--- RECORDS PROVIDED Enclosed Below ---

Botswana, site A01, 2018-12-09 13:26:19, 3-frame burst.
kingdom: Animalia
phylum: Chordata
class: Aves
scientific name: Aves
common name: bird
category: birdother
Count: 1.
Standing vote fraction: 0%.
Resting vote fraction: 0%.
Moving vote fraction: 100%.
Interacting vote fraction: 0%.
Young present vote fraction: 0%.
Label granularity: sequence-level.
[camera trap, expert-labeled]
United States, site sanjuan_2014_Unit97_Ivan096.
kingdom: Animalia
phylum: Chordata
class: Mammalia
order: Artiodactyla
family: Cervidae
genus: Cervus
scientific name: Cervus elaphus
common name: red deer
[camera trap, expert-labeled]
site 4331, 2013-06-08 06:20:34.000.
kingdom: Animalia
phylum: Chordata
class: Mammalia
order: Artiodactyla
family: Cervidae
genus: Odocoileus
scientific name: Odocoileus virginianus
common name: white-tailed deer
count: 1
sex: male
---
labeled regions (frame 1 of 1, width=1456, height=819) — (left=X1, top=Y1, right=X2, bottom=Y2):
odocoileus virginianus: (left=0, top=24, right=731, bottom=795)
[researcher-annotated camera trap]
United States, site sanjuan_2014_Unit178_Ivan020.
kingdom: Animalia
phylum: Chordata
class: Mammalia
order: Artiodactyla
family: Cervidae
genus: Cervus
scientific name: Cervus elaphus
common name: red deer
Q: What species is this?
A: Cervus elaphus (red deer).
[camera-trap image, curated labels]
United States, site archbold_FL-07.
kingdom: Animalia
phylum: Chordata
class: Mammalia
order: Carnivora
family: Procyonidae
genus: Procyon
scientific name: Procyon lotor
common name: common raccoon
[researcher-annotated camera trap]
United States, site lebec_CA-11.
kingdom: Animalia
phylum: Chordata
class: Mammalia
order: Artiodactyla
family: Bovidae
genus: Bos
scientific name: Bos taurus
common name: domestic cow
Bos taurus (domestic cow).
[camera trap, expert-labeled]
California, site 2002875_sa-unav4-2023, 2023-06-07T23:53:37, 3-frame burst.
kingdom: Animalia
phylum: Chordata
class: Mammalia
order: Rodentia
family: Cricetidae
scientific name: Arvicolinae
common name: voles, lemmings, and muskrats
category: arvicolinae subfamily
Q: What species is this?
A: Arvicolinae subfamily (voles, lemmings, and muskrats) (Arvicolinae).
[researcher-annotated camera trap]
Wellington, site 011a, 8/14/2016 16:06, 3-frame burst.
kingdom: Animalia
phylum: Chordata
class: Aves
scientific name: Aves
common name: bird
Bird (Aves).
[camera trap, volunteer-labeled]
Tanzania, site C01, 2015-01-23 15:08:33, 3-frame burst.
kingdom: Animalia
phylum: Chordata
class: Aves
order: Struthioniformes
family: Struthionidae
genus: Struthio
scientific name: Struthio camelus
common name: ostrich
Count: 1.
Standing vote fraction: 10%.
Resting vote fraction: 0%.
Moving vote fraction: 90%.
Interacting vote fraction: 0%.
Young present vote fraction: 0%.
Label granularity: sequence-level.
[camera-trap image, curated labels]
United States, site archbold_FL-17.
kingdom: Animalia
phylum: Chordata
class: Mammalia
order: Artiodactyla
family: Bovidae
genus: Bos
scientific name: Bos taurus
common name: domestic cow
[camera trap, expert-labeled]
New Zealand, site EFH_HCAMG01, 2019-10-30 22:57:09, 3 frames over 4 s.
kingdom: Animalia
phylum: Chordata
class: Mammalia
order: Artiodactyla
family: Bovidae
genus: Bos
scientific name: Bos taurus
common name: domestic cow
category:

--- End of Enclosed RECORDS PROVIDED ---

Which of the lines above carry the string "deer"? Copy every one.

common name: red deer
common name: white-tailed deer
common name: red deer
A: Cervus elaphus (red deer).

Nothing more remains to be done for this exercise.